Smoking induction of many metabolizing enzymes including CYP3A4 [16, 17] is a possible explanation of the effect of smoking status on ibrutinib clearance. Ibrutinib undergoes extensive hepatic metabolism mainly by CYP3A4 [7]. Induction of CYP3A4 by tobacco smoking is expected to increase ibrutinib clearance which will in turn reduce plasma concentration. This explains the observed reduction in ibrutinib concentrations in smokers compared to non-smokers (Table 3). This interaction was implanted in the present model through the inclusion of smoking as a covariate for the estimation of ibrutinib clearance.

This study has potential limitations. The inclusion of healthy adults limits the ability to identify important covariates. According to protocol requirements, subjects with abnormal laboratory results were excluded from the study. Hence, the effect of disease states or abnormal laboratory results on ibrutinib pharmacokinetics could not be explored. Additionally, the inclusion of other potential covariates such as CYP3A4 and alcohol consumption could decrease the inter-individual variability observed in the pharmacokinetic parameters [18].

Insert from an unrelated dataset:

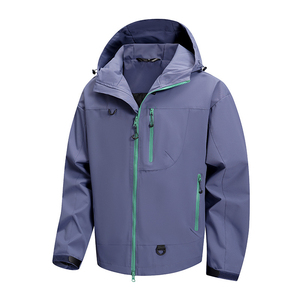 Men Orange Hooded Waterproof <b>Ski</b> Jacket With Zipper Closure And Front Pockets - Product Image 3
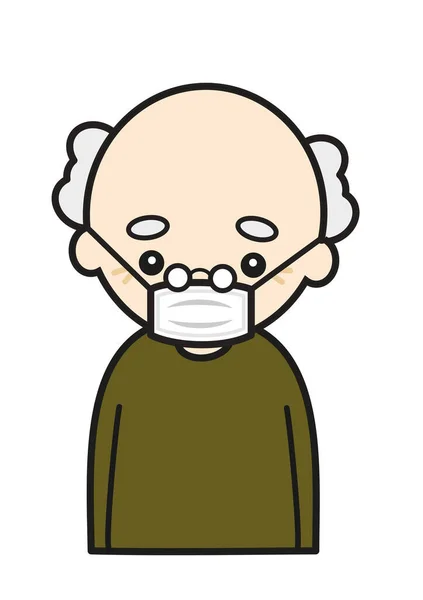 Een Oude Man Met Een Masker — Stockfoto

In contrast to the model developed by Marostica et al. [9], our findings indicate that body weight was not significantly associated with ibrutinib pharmacokinetic parameters. The inclusion of weight in the pharmacokinetic model by Marostica et al. was based on allometric scaling principles and on statistical significance. Indeed, it was stated that the inclusion of weight did not result in a significant drop in objective function value and had a minimal effect on ibrutinib volume of distribution with no effect on other pharmacokinetic parameters [9].

5 Conclusion

In summary, a population pharmacokinetic model was developed to describe ibrutinib population pharmacokinetics in healthy adults. Smoking was identified as a covariate that affects the observed ibrutinib concentrations. Inter-individual and inter-occasion variability were quantified. The model can be used to simulate clinical trials or various dosing scenarios. Further studies are needed to examine the effect of smoking on ibrutinib dosing in patients. This project can be extended by inclusion of patients with various degrees of abnormalities, such as various levels of hematological indices and various degrees of liver function. The inclusion of genetic data such as the CYP3A4 genotype is another important aspect that need to be considered in future projects.